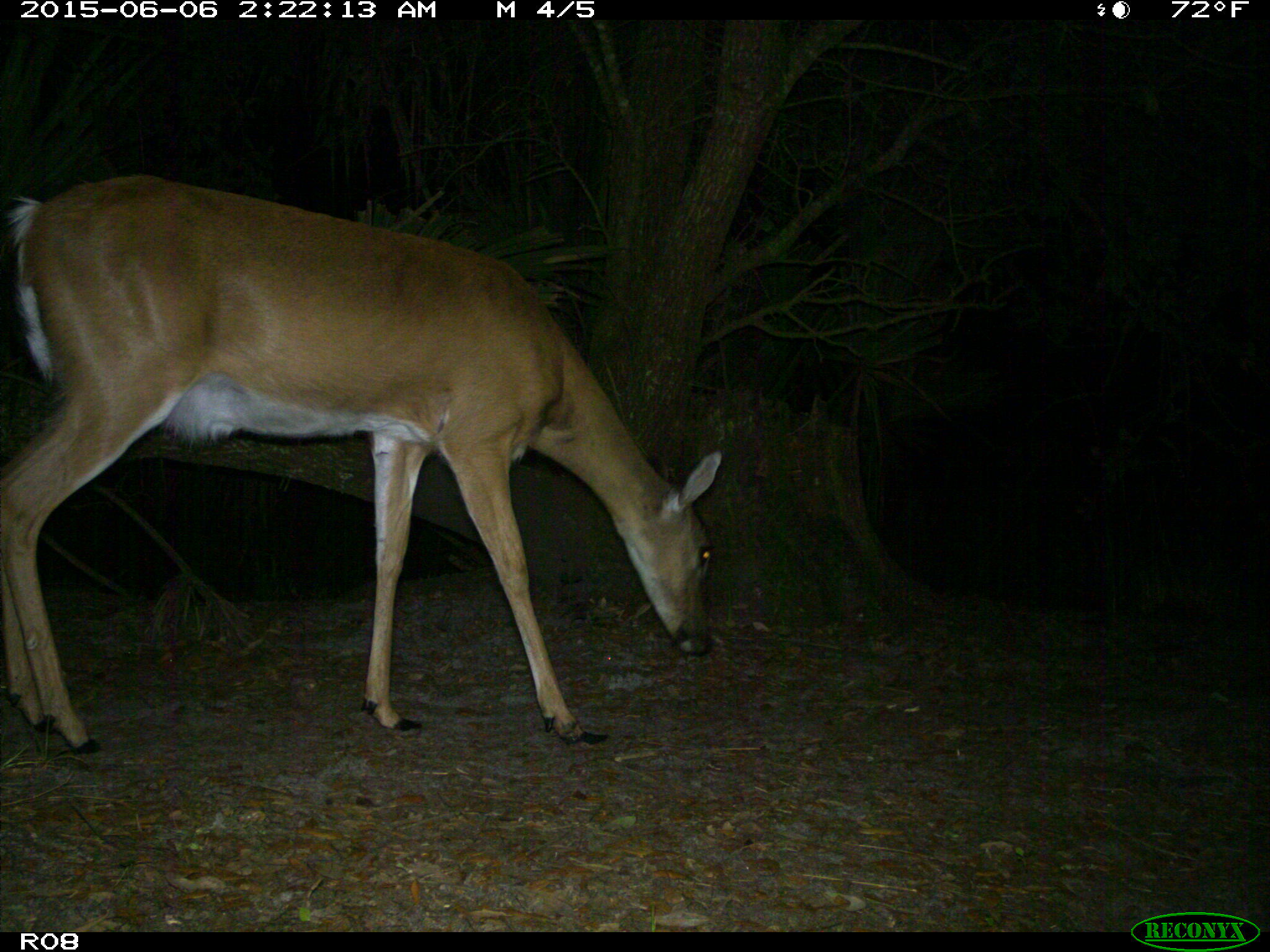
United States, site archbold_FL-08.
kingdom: Animalia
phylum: Chordata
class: Mammalia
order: Artiodactyla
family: Cervidae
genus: Odocoileus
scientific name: Odocoileus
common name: deer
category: unidentified deer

# WHAT IS BEING ASKED
Restate all of the material above word for word. Pictures do not belong in it.

# REPLY
United States, site archbold_FL-08.
kingdom: Animalia
phylum: Chordata
class: Mammalia
order: Artiodactyla
family: Cervidae
genus: Odocoileus
scientific name: Odocoileus
common name: deer
category: unidentified deer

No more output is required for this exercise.